### WHAT NEEDS TO BE DONE
Copy every line of the material below word for word, but leave out the image markers.

-- START OF DATA TO PROCESS --

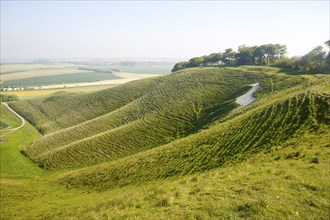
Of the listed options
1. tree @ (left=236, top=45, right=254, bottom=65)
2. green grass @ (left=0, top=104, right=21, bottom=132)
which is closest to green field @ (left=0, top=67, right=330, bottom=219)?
green grass @ (left=0, top=104, right=21, bottom=132)

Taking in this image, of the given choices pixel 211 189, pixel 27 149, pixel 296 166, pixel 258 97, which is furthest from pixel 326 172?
pixel 27 149

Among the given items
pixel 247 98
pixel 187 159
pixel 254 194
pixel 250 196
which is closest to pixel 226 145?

-- END OF DATA TO PROCESS --

### ANSWER IN FULL
Of the listed options
1. tree @ (left=236, top=45, right=254, bottom=65)
2. green grass @ (left=0, top=104, right=21, bottom=132)
which is closest to green field @ (left=0, top=67, right=330, bottom=219)?
green grass @ (left=0, top=104, right=21, bottom=132)

Taking in this image, of the given choices pixel 211 189, pixel 27 149, pixel 296 166, pixel 258 97, which is furthest from pixel 326 172?
pixel 27 149

Among the given items
pixel 247 98
pixel 187 159
pixel 254 194
pixel 250 196
which is closest to pixel 226 145?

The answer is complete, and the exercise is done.